Every cluster moves through four statuses:
StatusMeaning
FormingFirst signal arrived; collecting related signals
ActiveSignals continuing to arrive; open and needs attention
RoutedEscalated — a linked Incident has been created
ResolvedClosed by a user or automatically
Use the Active / All toggle in the feed to switch between active clusters only (default) or all statuses.

The Cluster Detail Panel

Click any cluster to open the detail panel.
Cluster detail panel showing EKS node pool cluster with 9 signals correlated via time_window at 85% confidence, signal timeline, resource metadata, and action buttons

AI-generated description, signal timeline, resource details, and actions

The panel shows:
  • AI-generated description — plain-English summary of what happened and likely impact
  • Cluster context — all member signals listed chronologically
  • Correlation info — technique used (e.g. time_window) and confidence score
  • Resource metadata — id, type, region, tags of the selected signal
  • Tabs — Overview for signal detail, Routing for escalation history, Raw for the full event payload

Actions

Acknowledge

Mark as seen without closing.

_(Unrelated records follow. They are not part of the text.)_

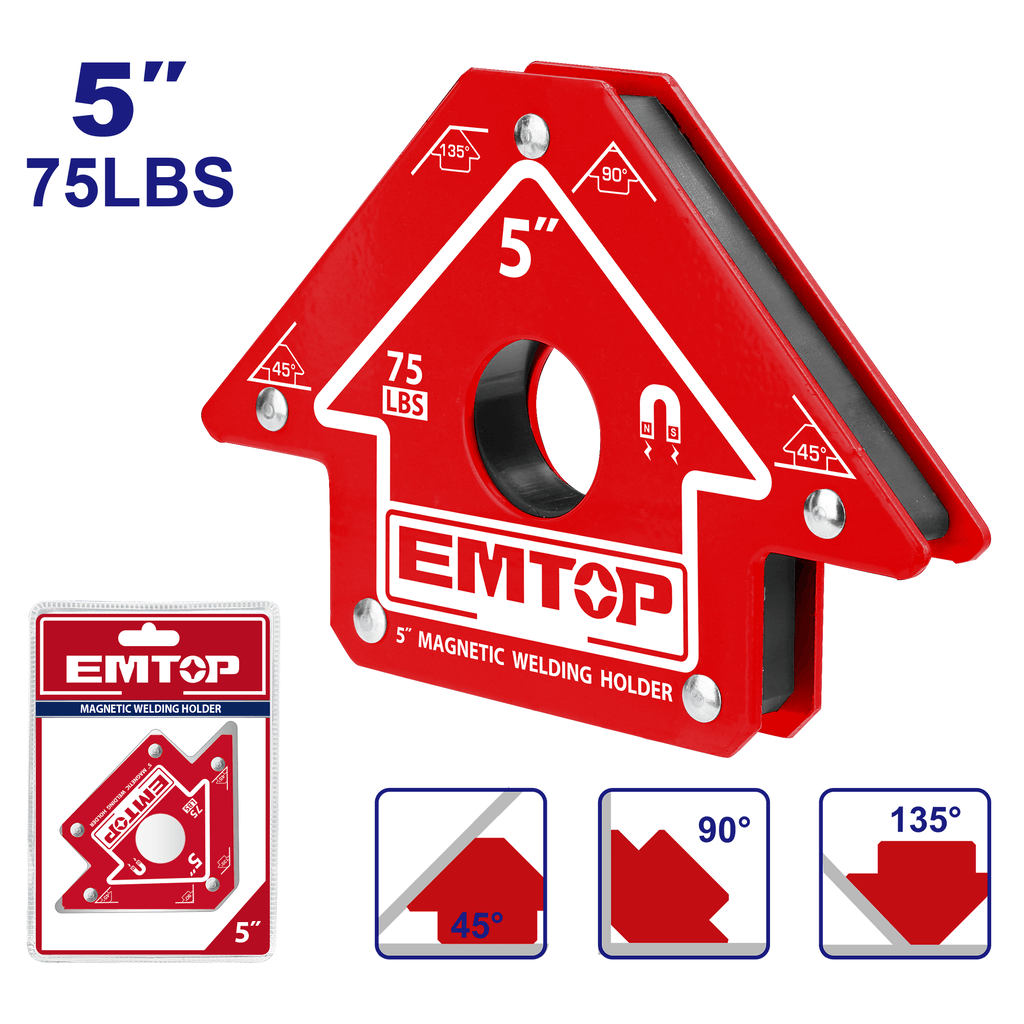 Emtop Magnetni drzač za zavarivanje 5" EMWH75052 S16852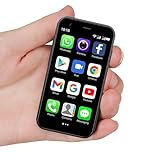 Cutwif Mini Smartphone, Mini Phone Unlocked Cell Phone 3.0 Inch Android 3G Small Mobile Child Phone Quad Core 2G+16G 5.0MP Dual SIM High Definition (Black)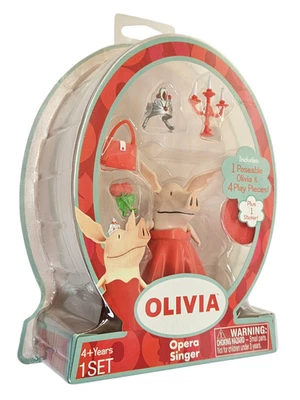 JUEGO DE FIGURAS DE CANTANTE DE ÓPERA OLIVIA CERDO MOSC NICKELODEON SPIN MASTER 3" 2011 PAQUETE DMG Foto 1 de 4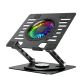 Wozinsky WDCX-X16-AS CoolBase RGB 360°-Kühlständer für Laptop und Tablet – Schwarz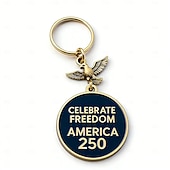 economico 250° Anniversario degli Stati Uniti-Portachiavi da 10 pezzi per il 250° anniversario degli Stati Uniti, portachiavi con bandiera americana del corpo dei Marines 1776-2026, regali per veterani per cittadini statunitensi, decorazioni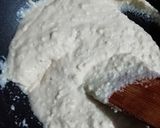 A picture of step 2 of Badam paneer sandesh.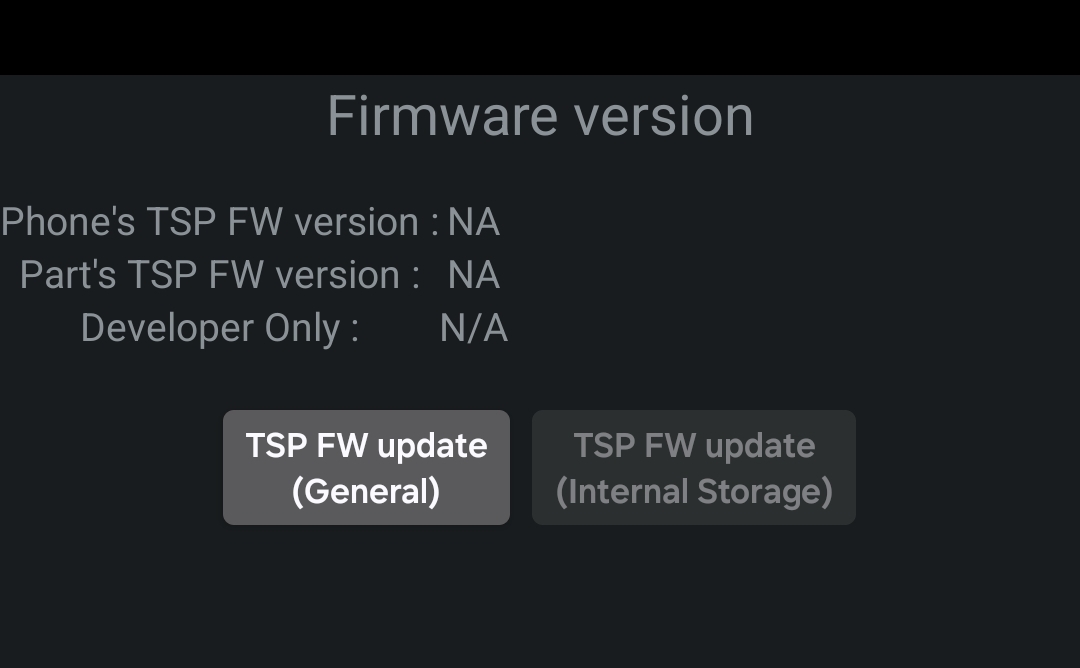 samsung s21 touch screen not working after update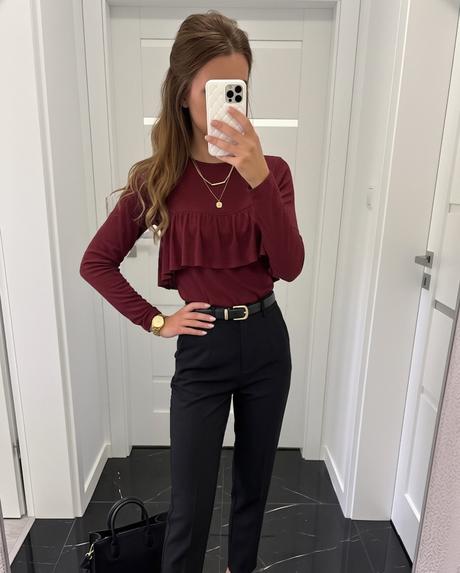 Zara blúzka s volánom, zara,m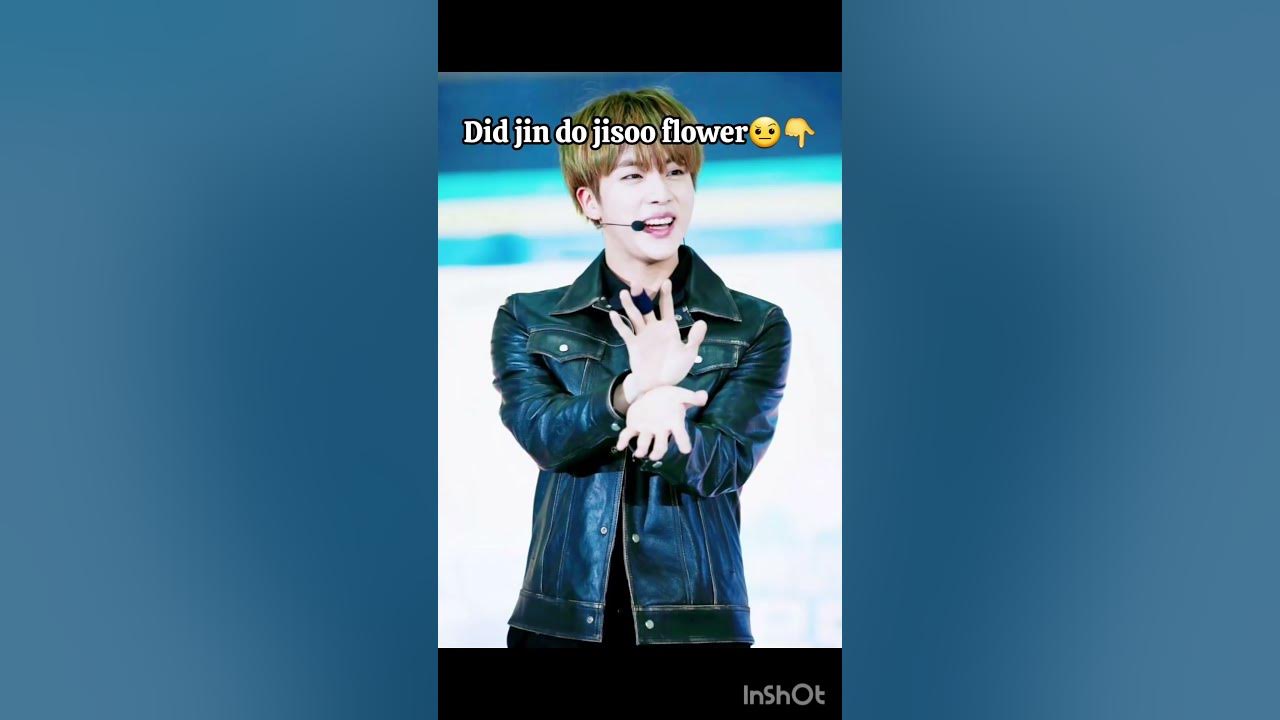 did jin do jisoo's flower🤨🤯{no hate}#youtubeshorts #bts #jisoo#jin
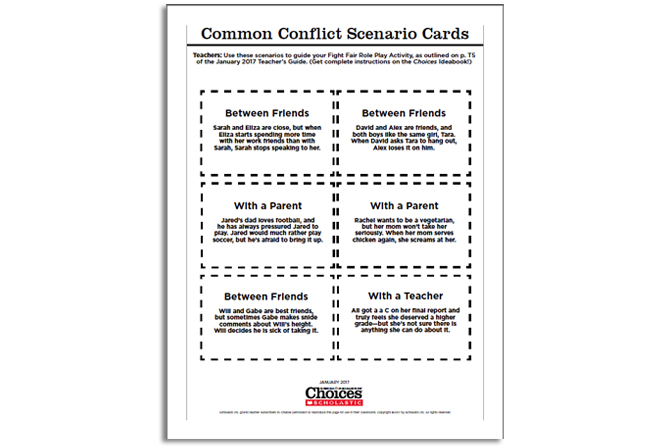 Role-Play Scenarios for Students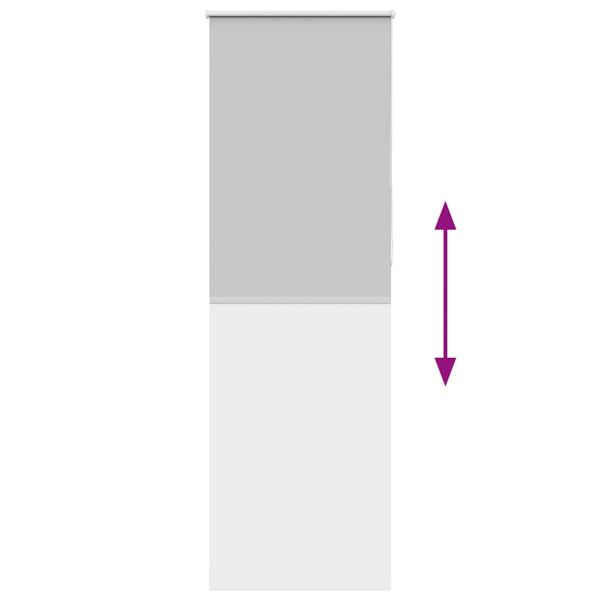 Ролкова щора Blackout Светло сиво 80x230 cm Ширина на плата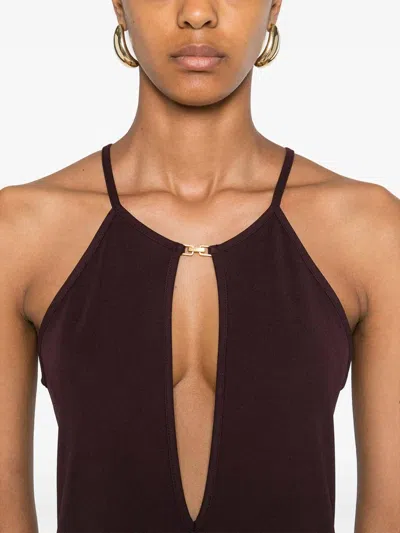 Tom Ford Dresses Purple In Brown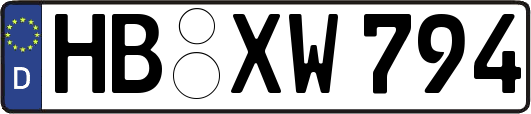 HB-XW794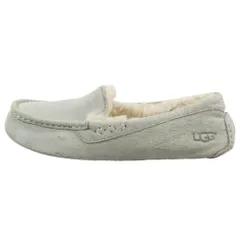 UGG アグ Ansley アンスレー ボア ムートン モカシン スリッポン シューズ F19218C スエード レザー 25.0 ライトグレー レディース 古着 中古 USED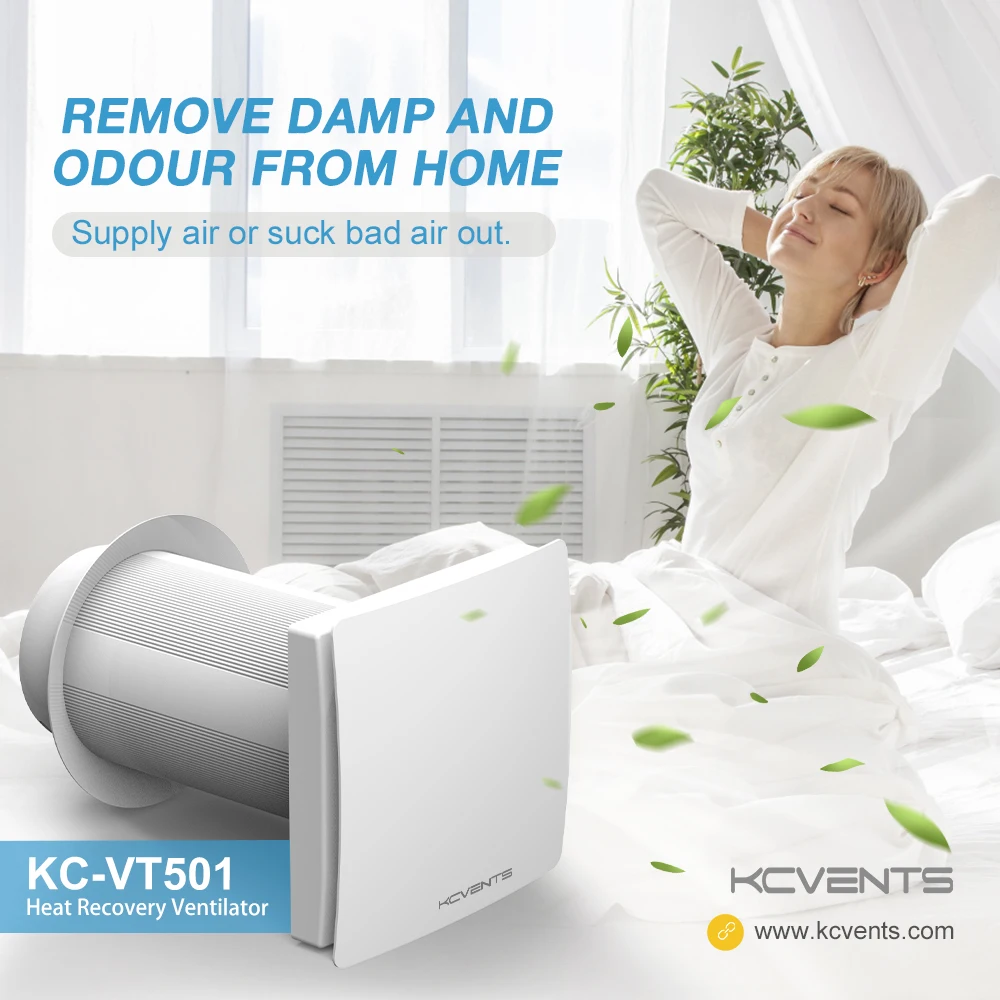 Hrv System Wall Recuperation Unit Indoor Air Recuperator Erv Hrv Energy Single Room Heat Recovery Ventilation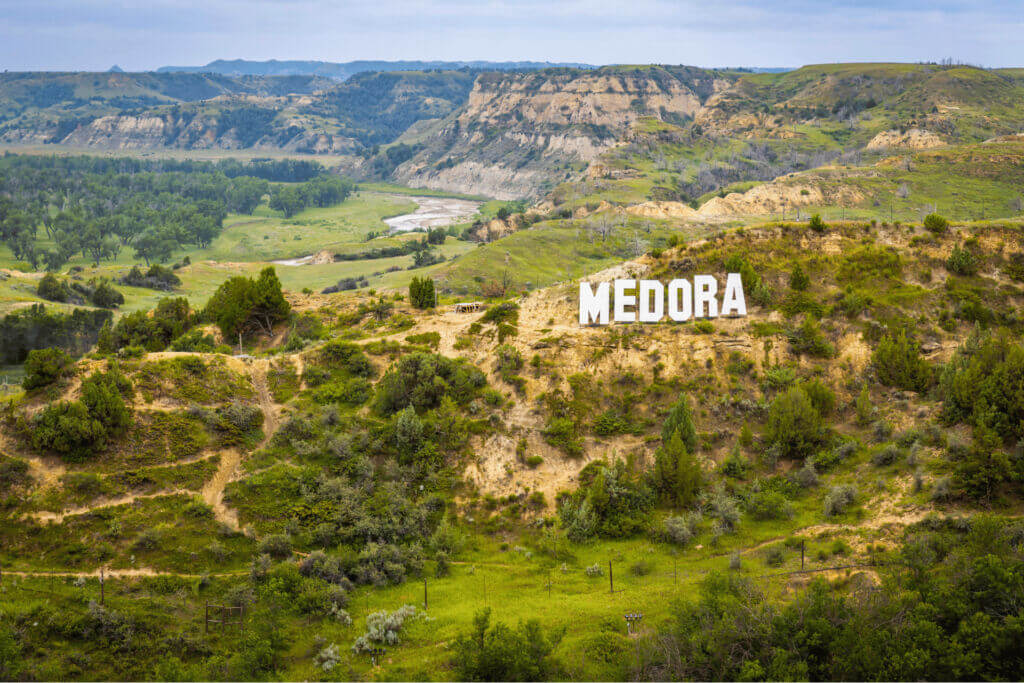 Scenic view of Medora, North Dakota - location of The Chamber's East Meets West Tour 2025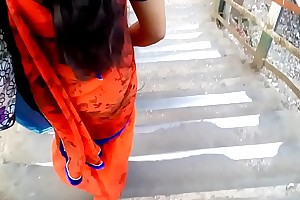 Obese Botheration All over Orange Saree !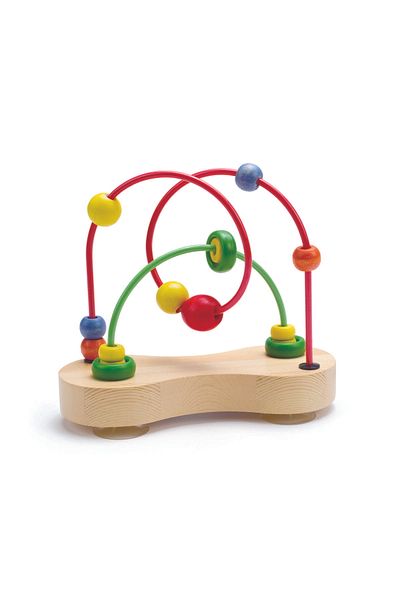 Hape Centru de activități din lemn, Hape, labirint cu buclă dublă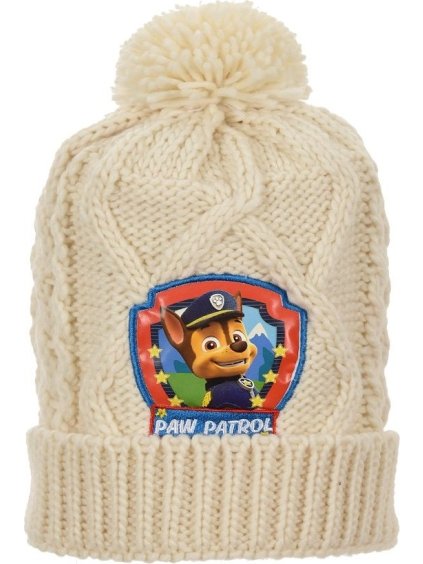 Bézs kötött sapka pomponnal - Mancs Őrjárat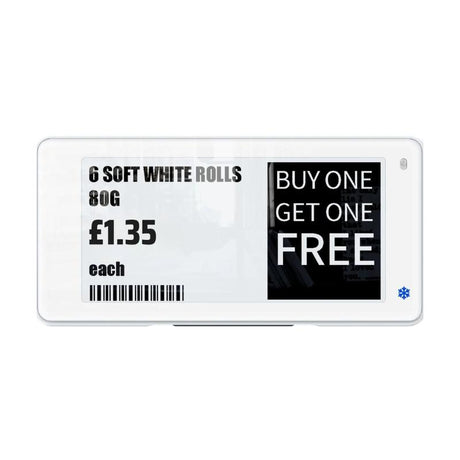 2.13" ESL Display -Low Temperature Freezer Electronic Shelf Label for Retail - Store Fittings Direct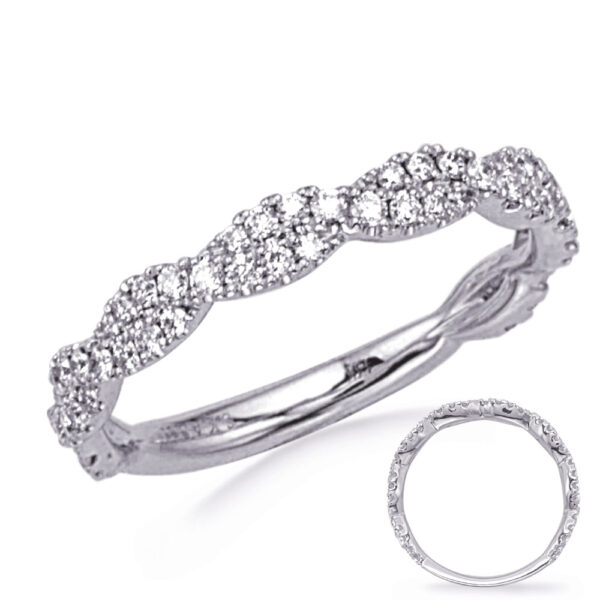 White Gold Matching Diamond Band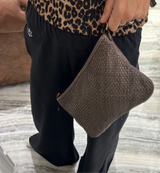 Pochette Intreccio Taupe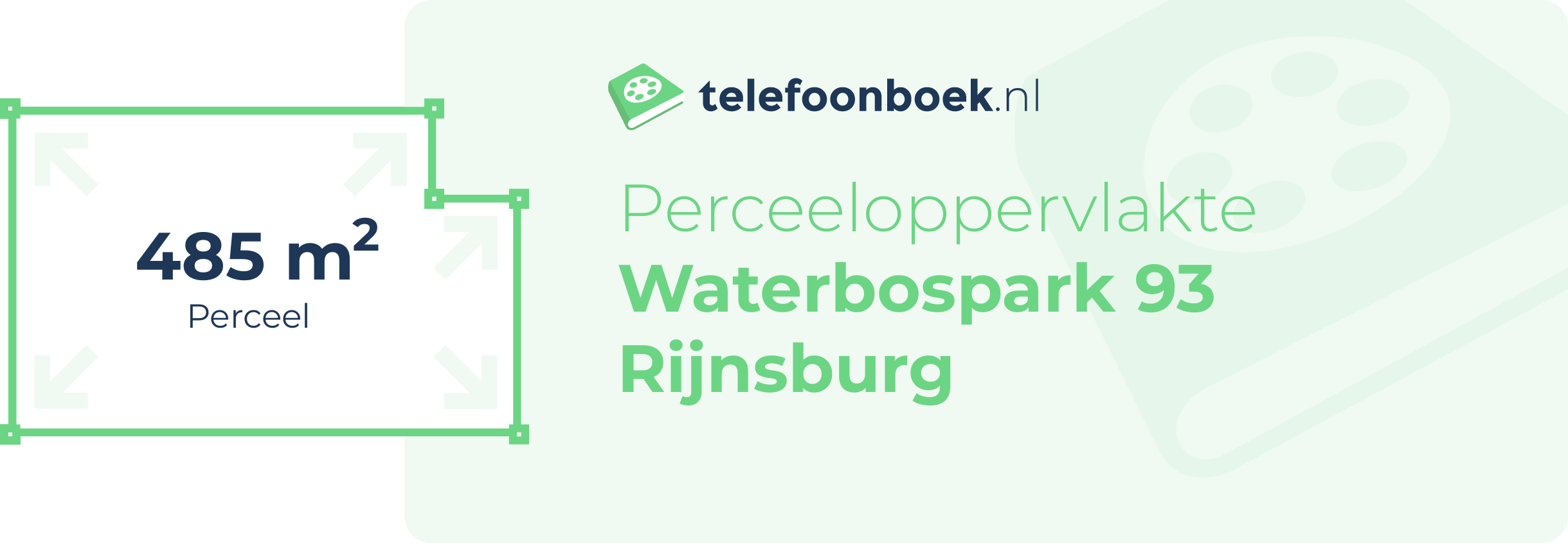 Perceeloppervlakte Waterbospark 93 Rijnsburg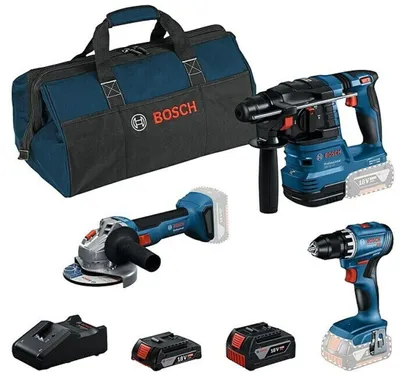 Produktbild von Bosch Professional AMPShare 18V 3-Tool-Kit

Signals the cluster is on your radar. Reversible.

Assign

Hand to a team member. They’re notified and their avatar appears in the feed.

Escalate

Create a linked Incident. Cluster moves to Routed and RCA begins automatically — the cluster summary and all member signals are passed to the RCA agent as starting context, so investigation begins with full signal history already loaded.

Resolve

Close the cluster when the issue is addressed and no Incident is needed.

Automatic Escalation

Pulse auto-escalates clusters where any signal has Critical or High severity, or where the AI marks the signal actionable. These go directly to Routed and trigger root cause analysis — no manual escalation needed.